Part 4: “The Good Fight”

Chapter 14 Summary

Chapter 14 sees Obama stepping onto the international stage at the Group of 20 Leaders’ Summit (G20) in London. Obama found a partner in Gordon Brown (England), but faced skepticism from Angela Merkel (Germany) and pushback from Nicolas Sarkozy (France). Merkel was concerned about exports, whereas Sarkozy wanted to crack down on tax havens. Focusing on more immediate ways of improving the economy, Obama and Geithner pushed Merkel and Sarkozy to adopt policies that increased aggregate demand. They agreed on the condition that Obama convince the BRICS (Brazil, Russia, India, China, and South Africa) to stop blocking proposals important to Europe. This influential group of non-Western countries broke rules and only aided other countries at a price. Obama met privately with President Dmitry Medvedev of Russia to discuss the Russian occupation of Georgia, the use of Russian airspace for the US war in Afghanistan, and curbing nuclear proliferation. Medvedev agreed to begin negotiations on cutting Russian and American nuclear stockpiles. For his part, Obama stated his intent to review the Bush administration’s plan to build a missile defense system in Europe, something he’d planned to do before Medvedev asked.

The G20 ended with an agreement to address the financial crisis. The deal included US priorities, such as rejecting protectionism, as well as commitments to eliminate tax havens and improve financial oversight, which the Europeans wanted. The BRICS were promised possible changes to their World Bank and IMF representation in return for their cooperation. Obama was pleased with the deal and the American delegation’s role in brokering it. The international press hailed the summit a success. Michelle also garnered praise from the press. Obama ended his European tour with a NATO summit in Germany and Strasbourg, trips to Turkey and the Czech Republic, and an unannounced visit to the troops in Iraq. Republicans dubbed the trip “Obama’s Apology Tour.” By contrast, Obama viewed the outcome favorably, despite concerns about NATO’s lack of rapid-response capabilities to defend allies and Turkey’s move toward radical politics. The words of President Václav Havel of the Czech Republic weighed heavily on Obama: “Without attention from the U.S […] freedom here and across Europe will wither” (350).

Chapter 15 Summary

Chapter 15 focuses on the fight against terrorism. It opens with the hijacking of the Maersk Alabama, a container ship, by Somali pirates before pivoting to Islamic terrorism. The fight against terror provided the rationale for the wars in Afghanistan and Iraq. The battle against al-Qaeda became increasingly complex over time. Members scattered and formed a loose web of affiliates and sleeper cells aided by sympathizers. Communication occurred online and with burner phones. The US government adapted alongside the terrorists. The National Security Agency (NSA) used supercomputers and decryption technology to ferret out terrorist communications. Navy SEAL teams and Army Special Forces carried out precision raids inside and outside warzones, while the CIA developed new ways of gathering and analyzing intelligence. The White House also adapted to the ever-shifting enemy. Obama chaired a monthly meeting in the Situation Room that brought together all the intelligence agencies to review developments and ensure coordination.

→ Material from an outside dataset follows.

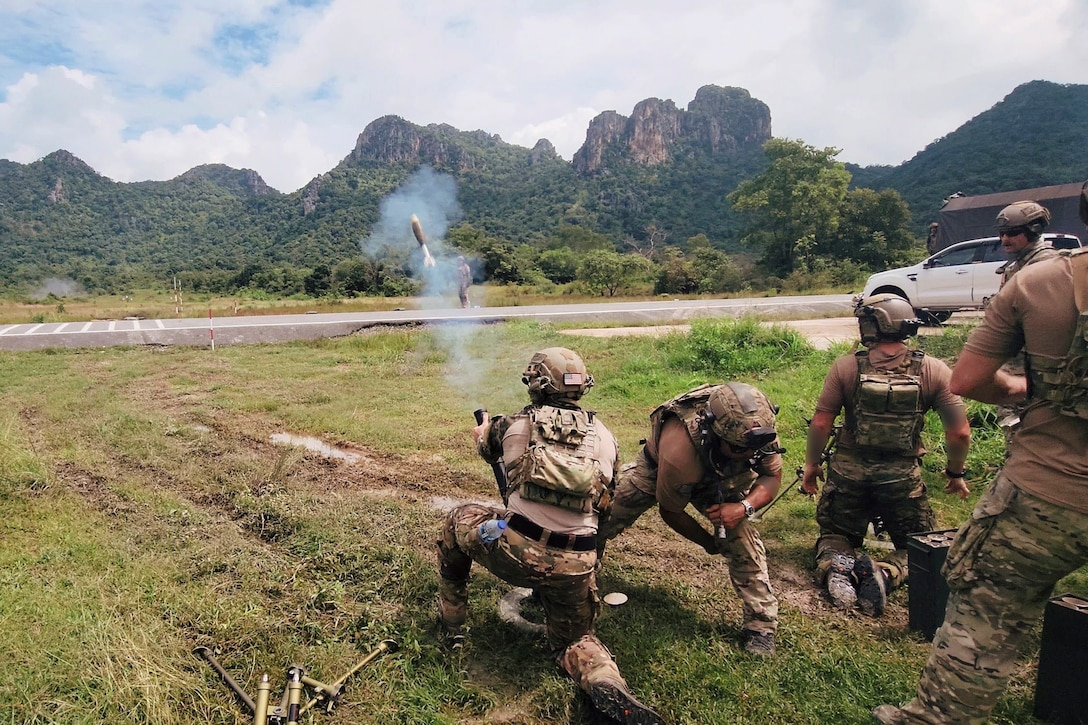 Soldiers fire a weapon in a field towards mountains.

Rather than overhauling the system, Obama sought to improve upon the country’s existing counterterrorism efforts. He aimed to close Guantánamo Bay. He also made two speeches addressing Islam, one for a domestic the other for an international audience. The former stressed the contributions of Islamic civilizations to science, mathematics, and art and also acknowledged the role of colonialism in current struggles. The latter, delivered in Cairo after Obama’s visit with the King of Saudi Arabia, emphasized democracy, human rights, women’s rights, religious tolerance, and the need for peace between Israel and an autonomous Palestinian state. Although Obama left the stage to a standing ovation, critics later contrasted the hopeful tone of his Cairo speech with the dark realities that played out in the Middle East during his time in office. On the way home from Egypt, Obama stopped in Dresden to visit the Buchenwald concentration camp with Merkel and Elie Wiesel, a Holocaust survivor and Nobel laureate. The trip concluded with a speech commemorating D-Day in Normandy.

Chapter 16 Summary

Chapter 16 focuses on affordable health care. Obama organized a preliminary conference on the topic attended by Senator Ted Kennedy. A few weeks later, during their last meeting before Kennedy’s death, Kennedy told Obama that the time for universal healthcare had arrived and urged him not to let the moment slip away. More than 43 million Americans lacked health insurance when Obama took office. Those who had insurance saw their premiums rise 97 percent in less than a decade. With the biggest Democratic majorities in decades, Obama and his team set about devising the Affordable Care Act (ACA). Insurance companies and Big Pharma were on guard, but Obama was undeterred. Using the healthcare system Mitt Romney devised for Massachusetts as a point of departure, Obama introduced individual mandates that made purchasing health insurance mandatory. Those who did not have insurance through work, and who could not afford premiums, would receive government subsidies to buy coverage. Online marketplaces known as exchanges would allow consumers to shop for the best plan. Meanwhile, insurance companies would be barred from denying people coverage based on preexisting conditions.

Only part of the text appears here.